Missing Enquiry

Elodie39
Level 1
Twickenham, United Kingdom

Missing Enquiry

Hi all,

 

Over the weekend I received an enquiry for a booking. We sent a couple of messages back and forth and agreed that I would not pre-approve until Monday once she had the funds to pay. I pre-approved Monday morning at 7.20am and by 8am the enquiry had disappeared from my dashboard, including the ability to send her a message.

 

Is this a fault on the website? Or is it that the customer changed her mind overnight? If the latter, why are guests not obliged to select a reason for cancelling the enquiry when the host does? I am not sure how I am supposed to understand and learn from this experience of what went wrong if I am not given a reason or have the option to contact and ask?

 

Any help would be much appreciated.

 

Elodie

7 Replies 7
Andrea9
Level 10
Amsterdam, Netherlands

@Elodie39

Even inquiries retracted by a guest still remain visible in the inbox unless Airbnb had reason to notice that something was wrong  - as in phishing scams - and pulled the profile.
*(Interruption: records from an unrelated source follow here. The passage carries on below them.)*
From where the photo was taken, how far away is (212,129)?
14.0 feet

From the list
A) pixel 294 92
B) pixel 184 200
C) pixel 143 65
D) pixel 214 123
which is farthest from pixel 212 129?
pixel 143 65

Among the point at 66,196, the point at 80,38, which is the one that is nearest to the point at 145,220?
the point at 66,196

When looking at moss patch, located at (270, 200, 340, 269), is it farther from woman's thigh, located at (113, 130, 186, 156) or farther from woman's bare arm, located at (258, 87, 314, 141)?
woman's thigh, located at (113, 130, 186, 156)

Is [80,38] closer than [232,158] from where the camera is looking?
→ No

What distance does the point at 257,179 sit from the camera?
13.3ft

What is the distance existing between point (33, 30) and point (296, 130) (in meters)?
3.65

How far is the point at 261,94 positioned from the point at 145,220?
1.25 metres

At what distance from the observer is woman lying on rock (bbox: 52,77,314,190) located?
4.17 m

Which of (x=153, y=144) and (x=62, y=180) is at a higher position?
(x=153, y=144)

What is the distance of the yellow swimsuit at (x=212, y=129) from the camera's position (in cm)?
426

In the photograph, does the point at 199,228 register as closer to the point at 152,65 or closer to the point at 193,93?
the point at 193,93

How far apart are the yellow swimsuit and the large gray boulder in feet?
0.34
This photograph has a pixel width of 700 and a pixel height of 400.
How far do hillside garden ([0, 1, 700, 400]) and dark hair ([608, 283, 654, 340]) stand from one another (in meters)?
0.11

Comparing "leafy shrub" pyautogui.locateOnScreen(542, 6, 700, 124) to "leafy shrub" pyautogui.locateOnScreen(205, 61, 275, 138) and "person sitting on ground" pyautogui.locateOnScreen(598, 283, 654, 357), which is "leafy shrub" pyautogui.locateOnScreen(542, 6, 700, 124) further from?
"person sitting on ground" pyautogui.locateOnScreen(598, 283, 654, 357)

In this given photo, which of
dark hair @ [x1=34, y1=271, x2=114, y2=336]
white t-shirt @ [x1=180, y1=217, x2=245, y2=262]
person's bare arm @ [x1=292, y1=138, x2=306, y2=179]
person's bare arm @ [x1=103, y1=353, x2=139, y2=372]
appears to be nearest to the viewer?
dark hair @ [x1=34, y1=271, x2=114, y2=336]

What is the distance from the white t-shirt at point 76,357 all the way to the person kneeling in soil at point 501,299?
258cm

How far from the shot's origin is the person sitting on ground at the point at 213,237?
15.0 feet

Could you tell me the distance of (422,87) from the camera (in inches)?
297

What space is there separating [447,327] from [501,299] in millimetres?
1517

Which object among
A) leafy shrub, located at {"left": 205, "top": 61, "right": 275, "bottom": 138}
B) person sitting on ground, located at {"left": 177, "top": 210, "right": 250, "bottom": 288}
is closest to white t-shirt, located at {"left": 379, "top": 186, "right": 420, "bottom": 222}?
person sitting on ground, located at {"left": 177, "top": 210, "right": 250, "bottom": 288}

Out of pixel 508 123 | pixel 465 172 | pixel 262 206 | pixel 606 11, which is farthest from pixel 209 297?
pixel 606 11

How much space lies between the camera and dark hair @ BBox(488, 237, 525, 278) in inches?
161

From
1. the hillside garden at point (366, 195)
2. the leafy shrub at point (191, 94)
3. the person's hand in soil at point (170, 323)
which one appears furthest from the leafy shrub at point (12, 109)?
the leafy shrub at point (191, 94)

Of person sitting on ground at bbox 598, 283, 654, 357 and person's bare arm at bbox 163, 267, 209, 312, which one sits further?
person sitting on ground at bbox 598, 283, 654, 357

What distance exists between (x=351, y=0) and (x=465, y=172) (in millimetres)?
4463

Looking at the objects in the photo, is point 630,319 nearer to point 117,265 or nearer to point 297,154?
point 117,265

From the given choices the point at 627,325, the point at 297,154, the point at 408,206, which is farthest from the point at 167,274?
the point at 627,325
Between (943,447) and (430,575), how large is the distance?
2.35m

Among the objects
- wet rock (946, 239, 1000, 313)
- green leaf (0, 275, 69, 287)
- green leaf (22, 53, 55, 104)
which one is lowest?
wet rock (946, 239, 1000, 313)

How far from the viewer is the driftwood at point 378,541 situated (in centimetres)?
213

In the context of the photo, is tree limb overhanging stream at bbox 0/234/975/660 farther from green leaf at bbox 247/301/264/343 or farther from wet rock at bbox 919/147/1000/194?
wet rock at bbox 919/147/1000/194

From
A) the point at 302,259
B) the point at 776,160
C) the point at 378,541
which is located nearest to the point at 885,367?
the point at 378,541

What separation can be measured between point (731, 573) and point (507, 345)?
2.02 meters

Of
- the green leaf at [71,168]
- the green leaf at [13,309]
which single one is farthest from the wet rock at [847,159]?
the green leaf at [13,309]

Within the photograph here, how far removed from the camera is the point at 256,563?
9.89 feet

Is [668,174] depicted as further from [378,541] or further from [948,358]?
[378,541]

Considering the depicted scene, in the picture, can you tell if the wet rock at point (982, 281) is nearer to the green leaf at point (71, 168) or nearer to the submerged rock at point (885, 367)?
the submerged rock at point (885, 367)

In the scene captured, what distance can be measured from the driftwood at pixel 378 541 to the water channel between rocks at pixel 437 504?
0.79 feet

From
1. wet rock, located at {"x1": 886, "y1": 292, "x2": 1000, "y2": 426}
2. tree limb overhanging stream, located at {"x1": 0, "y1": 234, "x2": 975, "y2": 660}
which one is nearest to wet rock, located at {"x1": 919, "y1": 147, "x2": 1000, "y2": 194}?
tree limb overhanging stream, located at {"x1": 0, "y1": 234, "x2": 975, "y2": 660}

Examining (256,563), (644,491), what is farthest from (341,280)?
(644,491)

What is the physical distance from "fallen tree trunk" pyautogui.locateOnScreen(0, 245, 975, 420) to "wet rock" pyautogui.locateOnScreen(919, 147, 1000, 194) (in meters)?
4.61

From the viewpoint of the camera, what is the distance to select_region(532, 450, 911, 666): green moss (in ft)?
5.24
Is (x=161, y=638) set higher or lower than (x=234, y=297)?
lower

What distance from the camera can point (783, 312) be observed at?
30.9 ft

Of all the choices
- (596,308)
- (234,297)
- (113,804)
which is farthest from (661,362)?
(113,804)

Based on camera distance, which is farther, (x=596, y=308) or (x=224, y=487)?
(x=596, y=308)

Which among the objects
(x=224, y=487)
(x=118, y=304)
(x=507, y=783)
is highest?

In this case I suppose you'll never know... but you probably dodged a bullet.

@Elodie39 - For future reference, you only have 24 hours to react to an inquiry either with a decline, approval or pre-approval.  Check your calendar.  Are the dates that the guest was requesting now blocked on your calendar? 

You could pre-approve any time and that would not affect the guest.  If it expired before she booked she could re-request.  There is no reason to delay the pre-approval. 

 

I would be suspicious about someone who said they did not have the funds when they were trying to book the stay.  The guest should figure out their finances, then inquire and book their lodging instead of making the host be involved in their financial issue.

 

 

@Alice-and-Jeff0

Hi Alice & Jeff, Has the policy changed as regards Inquiries?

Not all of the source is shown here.